Um exemplo neste contexto é o posicionamento do
ilustre Jean Piaget que segundo um dos seus discípulo, Gadotti,M (1988, p. 64)
considerava que
Quando a maioria dos institutos de ciências, hoje, ainda se mantêm
fechados em pequenas capelas, fechados num linguajar hermético, Piaget sempre
concebeu o estudo científico como uma interseção de disciplinas. Não se pode
fazer Psicologia sem a física, sem a Matemática, sem as Ciências Sociais.
Aliás, o sucesso das teorias de Piaget sobre
desenvolvimento da inteligência nas crianças deve-se, em grande parte, à
rigorosa fundamentação físico-matemática e bioquímica. Ele sempre soube
escolher, nesse sentido, os melhores pesquisadores das áreas. Era um homem que
sabia ouvir.
Piaget não gostava de responder a perguntas sobre
educação. Limitava-se a dizer que não havia pesquisado esse campo do saber.
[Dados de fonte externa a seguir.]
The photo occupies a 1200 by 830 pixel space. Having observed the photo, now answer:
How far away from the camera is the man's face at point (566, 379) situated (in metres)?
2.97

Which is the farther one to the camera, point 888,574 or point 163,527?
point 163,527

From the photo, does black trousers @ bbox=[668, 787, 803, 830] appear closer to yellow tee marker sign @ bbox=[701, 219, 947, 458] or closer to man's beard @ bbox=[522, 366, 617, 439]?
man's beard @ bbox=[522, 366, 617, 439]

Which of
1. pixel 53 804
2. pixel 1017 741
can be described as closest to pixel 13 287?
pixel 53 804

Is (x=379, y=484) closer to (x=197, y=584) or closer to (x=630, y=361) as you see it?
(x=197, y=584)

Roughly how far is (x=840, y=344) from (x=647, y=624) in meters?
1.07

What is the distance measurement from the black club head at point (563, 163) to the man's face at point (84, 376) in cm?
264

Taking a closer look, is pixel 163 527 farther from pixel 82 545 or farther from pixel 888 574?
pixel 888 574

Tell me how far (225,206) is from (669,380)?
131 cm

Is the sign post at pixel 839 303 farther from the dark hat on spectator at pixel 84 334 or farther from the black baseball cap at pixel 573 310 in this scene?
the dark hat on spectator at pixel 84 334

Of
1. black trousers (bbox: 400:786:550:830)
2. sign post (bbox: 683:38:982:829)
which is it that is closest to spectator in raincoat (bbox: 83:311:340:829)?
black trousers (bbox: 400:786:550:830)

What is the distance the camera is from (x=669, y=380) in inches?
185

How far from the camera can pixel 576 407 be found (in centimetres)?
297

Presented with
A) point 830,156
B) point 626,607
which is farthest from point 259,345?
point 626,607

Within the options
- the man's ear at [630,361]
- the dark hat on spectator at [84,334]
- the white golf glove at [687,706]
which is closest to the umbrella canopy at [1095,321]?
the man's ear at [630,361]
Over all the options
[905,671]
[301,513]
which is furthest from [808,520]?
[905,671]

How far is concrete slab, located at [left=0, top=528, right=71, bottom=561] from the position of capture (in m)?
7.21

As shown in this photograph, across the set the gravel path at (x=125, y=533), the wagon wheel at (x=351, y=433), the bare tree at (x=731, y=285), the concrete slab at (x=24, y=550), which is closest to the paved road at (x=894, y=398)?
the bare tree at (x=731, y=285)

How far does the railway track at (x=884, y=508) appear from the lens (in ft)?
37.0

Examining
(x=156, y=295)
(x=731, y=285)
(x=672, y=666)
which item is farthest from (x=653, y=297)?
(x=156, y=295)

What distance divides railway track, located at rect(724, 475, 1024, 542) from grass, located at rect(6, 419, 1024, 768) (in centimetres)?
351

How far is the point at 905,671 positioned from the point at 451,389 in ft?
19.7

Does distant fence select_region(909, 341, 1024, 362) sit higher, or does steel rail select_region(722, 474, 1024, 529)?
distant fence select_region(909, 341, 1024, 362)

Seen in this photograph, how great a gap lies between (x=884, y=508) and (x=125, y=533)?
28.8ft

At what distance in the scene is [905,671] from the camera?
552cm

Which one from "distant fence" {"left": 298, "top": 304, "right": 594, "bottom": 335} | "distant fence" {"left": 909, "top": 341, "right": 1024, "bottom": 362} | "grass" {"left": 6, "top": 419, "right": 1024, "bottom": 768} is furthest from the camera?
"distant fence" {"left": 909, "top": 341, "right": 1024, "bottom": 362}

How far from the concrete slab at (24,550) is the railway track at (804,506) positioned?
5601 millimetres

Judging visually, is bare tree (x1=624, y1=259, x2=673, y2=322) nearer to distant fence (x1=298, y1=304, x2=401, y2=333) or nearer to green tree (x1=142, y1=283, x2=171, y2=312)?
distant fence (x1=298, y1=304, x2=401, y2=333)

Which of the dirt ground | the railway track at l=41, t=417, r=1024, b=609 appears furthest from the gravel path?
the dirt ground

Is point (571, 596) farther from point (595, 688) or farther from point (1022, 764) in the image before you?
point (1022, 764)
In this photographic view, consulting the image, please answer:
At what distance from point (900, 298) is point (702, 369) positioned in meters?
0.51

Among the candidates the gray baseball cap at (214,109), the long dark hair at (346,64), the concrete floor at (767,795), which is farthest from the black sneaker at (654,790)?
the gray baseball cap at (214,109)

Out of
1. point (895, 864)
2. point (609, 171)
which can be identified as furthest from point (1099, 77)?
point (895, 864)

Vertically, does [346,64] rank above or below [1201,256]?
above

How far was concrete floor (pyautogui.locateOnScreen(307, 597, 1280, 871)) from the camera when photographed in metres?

Perguntaram num programa de Radio
Suisse Romande, por que não investigara a afetividade. Respondeu que não
tinha tempo para tratar da inteligência e da afetividade ao mesmo tempo.
Preferiu optar pelo estudo da inteligência.
Já pensou que educando, aluno, estudante, discente, criança, escolar, aprendiz, são a mesma coisa? Ao
final não são sinônimos? Sim. Essas palavras são sinônimas na utilização do
dia-a-dia, mas não na língua científica, pois cada palavra mencionada expressa
um conceito distinto. No caso da Pedagogia, educando e escolar, seriam importantes termos dentro
do campo de estudo e pesquisa. Já para a Didática referiria melhor os termos de aluno, estudante e discentes, e assim por diante.
A língua científica deve ser objetiva, não deve
permitir ambigüidades. Outro exemplo poderia ser o fato que o professor não tem
"didática", o que o docente pode e deve ter é competência didática.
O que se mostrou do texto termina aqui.